EXCERPTED TEXT:
# need advice please



## Chadi (Feb 27, 2007)

My Car:

350Z 2006 Hatchback (no navigation / no bose system)

Desires (Advice Needed Here):

- smoothest, slickest clutch / shifter available
- hottest NON-blingbling rims preferrably with 19" tires (like the one shown here (350Z Forums, Gallery, News, Forum, DIY, Performance, Parts and More | 350Zclub.org.)
- awesome stereo / speaker system with surround sound, navigation, dvd player.

For the stereo, I need best quality stereo, speakers, amplifier. It must be mp3 capable, dvd able and navigation I don't care for, but do not mind getting.

My car is blue, same as in the picture shown in the link above.

Budget is not a problem. Please share your suggestions. I don't care for boom boxes or giant amplifiers. I really want a nice stereo that looks clean and crisp like the factory one, even though the factory one's quality is poor. I don't want it to look cheesy and mis-matching the car's interior like 99% of the systems do.

Here's something I need to know. Why the heck is the VW 2006 Jetta Sport (exactly what I drove the other day) has such as sweet shifter and clutch in comparison to the 350z Enthusiast (my car) which costs at least $5k more? I'm not understanding this at all. Am I missing something about why Nissan did it this way?


----------

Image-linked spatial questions
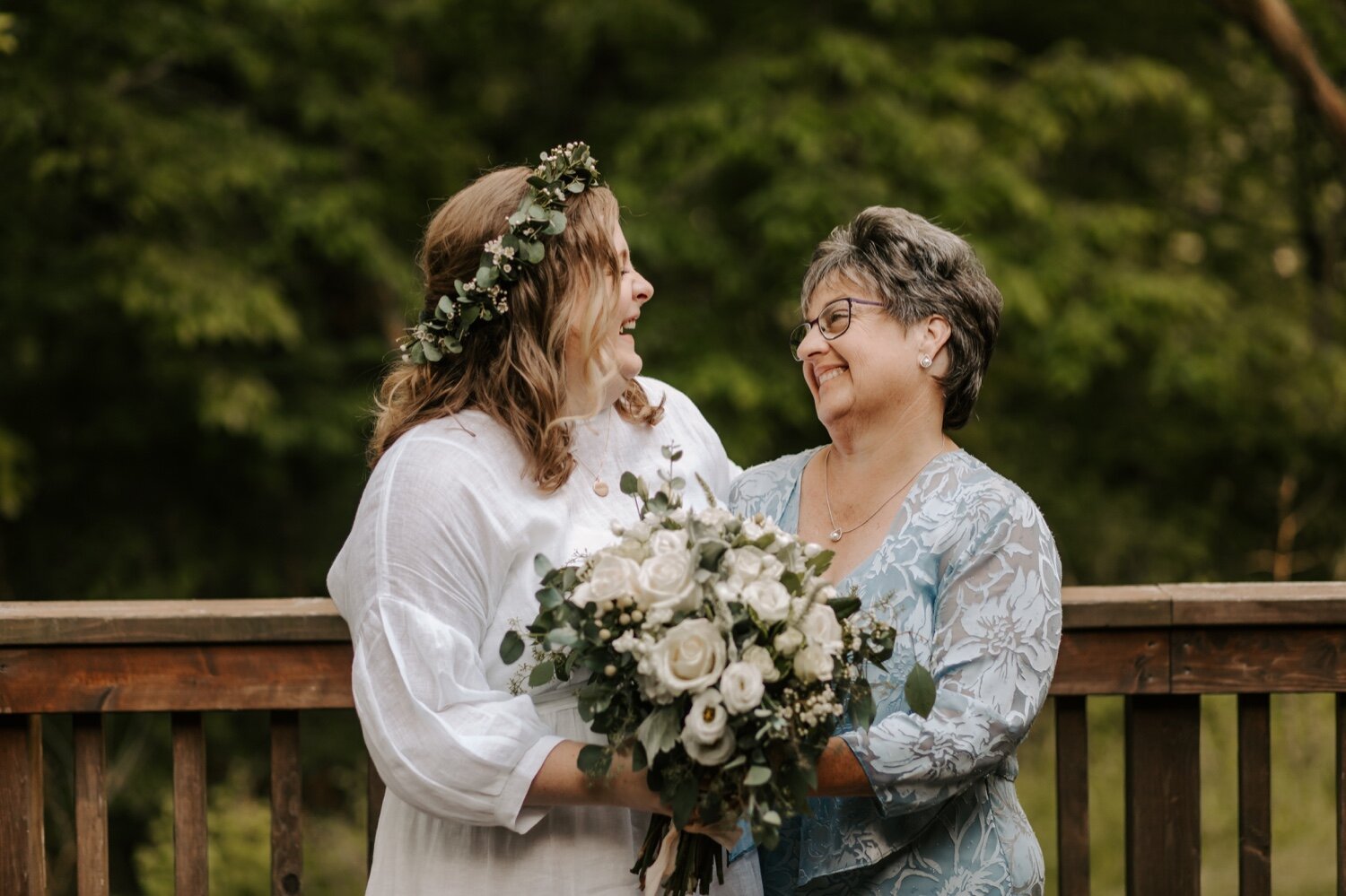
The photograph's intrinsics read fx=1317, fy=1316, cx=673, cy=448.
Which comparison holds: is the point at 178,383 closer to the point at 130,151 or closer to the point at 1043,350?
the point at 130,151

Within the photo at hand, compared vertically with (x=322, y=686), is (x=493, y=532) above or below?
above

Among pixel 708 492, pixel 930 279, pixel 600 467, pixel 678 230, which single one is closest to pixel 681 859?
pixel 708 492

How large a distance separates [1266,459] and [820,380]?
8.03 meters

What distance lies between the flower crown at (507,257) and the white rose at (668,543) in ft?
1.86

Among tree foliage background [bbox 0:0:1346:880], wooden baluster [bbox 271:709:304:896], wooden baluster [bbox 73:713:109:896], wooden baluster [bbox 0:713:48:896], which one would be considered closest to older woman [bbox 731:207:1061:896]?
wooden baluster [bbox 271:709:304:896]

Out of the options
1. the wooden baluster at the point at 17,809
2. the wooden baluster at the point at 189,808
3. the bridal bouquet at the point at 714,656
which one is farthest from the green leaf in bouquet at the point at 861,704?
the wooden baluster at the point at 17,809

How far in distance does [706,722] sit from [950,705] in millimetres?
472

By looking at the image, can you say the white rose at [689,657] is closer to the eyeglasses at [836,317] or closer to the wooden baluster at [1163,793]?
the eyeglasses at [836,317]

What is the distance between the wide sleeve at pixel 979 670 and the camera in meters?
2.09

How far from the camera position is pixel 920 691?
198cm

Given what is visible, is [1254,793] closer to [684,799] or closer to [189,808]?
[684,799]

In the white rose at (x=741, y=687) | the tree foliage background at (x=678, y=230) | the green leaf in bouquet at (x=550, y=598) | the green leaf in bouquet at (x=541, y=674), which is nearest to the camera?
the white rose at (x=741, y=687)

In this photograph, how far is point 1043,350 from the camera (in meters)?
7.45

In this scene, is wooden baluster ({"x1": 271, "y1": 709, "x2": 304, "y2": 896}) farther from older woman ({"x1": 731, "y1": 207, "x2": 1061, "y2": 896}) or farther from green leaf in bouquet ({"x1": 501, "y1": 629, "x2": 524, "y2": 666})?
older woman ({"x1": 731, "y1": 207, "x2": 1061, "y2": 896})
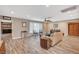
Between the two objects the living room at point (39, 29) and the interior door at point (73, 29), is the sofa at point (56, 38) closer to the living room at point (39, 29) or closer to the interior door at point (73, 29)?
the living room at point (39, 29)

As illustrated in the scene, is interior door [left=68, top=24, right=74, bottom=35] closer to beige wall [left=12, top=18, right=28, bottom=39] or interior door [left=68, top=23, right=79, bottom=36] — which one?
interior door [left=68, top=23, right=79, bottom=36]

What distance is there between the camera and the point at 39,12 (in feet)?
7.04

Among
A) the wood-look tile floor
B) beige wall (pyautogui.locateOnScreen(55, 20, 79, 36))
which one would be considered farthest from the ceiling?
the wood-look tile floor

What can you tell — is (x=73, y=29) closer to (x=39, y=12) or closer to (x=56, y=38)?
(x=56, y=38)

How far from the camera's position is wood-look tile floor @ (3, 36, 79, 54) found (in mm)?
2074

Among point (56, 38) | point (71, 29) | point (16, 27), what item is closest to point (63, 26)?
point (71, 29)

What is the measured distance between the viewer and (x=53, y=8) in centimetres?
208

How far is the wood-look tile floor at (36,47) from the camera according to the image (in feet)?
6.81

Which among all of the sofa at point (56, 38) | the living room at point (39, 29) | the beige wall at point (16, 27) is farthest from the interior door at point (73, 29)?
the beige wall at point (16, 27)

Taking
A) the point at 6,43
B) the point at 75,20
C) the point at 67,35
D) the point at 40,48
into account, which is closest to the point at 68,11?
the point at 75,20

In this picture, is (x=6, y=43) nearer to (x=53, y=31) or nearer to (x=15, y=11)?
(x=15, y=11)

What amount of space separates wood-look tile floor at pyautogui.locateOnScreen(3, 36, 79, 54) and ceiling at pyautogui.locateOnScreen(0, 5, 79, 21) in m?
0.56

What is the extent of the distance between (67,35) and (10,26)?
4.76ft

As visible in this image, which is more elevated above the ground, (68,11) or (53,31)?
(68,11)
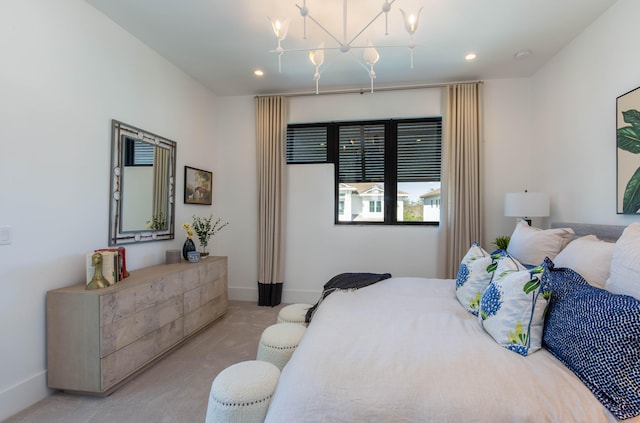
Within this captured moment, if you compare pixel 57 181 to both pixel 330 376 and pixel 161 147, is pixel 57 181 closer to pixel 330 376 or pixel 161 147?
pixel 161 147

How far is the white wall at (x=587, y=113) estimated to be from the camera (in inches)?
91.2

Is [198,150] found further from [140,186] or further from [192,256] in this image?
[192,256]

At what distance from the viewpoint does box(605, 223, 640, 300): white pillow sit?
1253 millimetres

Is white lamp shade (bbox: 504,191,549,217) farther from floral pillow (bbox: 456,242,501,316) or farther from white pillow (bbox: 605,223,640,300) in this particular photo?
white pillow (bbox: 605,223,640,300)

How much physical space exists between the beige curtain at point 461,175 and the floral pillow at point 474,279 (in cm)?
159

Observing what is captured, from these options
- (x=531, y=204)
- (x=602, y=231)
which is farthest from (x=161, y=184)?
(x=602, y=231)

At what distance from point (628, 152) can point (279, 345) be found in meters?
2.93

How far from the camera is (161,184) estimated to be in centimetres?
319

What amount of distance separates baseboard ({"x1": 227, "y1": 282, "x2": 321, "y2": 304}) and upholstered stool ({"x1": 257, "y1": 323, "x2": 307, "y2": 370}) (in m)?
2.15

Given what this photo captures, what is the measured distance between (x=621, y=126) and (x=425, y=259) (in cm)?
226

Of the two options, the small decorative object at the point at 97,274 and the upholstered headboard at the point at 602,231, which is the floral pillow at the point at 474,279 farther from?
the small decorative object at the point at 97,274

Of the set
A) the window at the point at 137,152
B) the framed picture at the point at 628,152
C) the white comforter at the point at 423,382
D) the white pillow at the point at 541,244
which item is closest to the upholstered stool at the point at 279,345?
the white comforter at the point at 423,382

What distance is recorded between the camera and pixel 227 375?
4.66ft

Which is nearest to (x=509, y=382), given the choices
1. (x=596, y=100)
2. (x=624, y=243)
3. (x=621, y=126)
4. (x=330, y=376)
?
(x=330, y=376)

REQUIREMENTS:
**1.** What three things does the forum post list under its "Desires" heading?
**2.** Can you reproduce the part of the forum post that opens with "# need advice" and closes with "More | 350Zclub.org.)", switching "Hatchback" to "Coupe"?

EXPECTED OUTPUTS:
**1.**
- The smoothest, slickest clutch/shifter available
- The hottest non-flashy rims, preferably with 19" tires
- A great stereo/speaker system with surround sound, navigation and a DVD player

**2.**
# need advice please



## Chadi (Feb 27, 2007)

My Car:

350Z 2006 Coupe (no navigation / no bose system)

Desires (Advice Needed Here):

- smoothest, slickest clutch / shifter available
- hottest NON-blingbling rims preferrably with 19" tires (like the one shown here (350Z Forums, Gallery, News, Forum, DIY, Performance, Parts and More | 350Zclub.org.)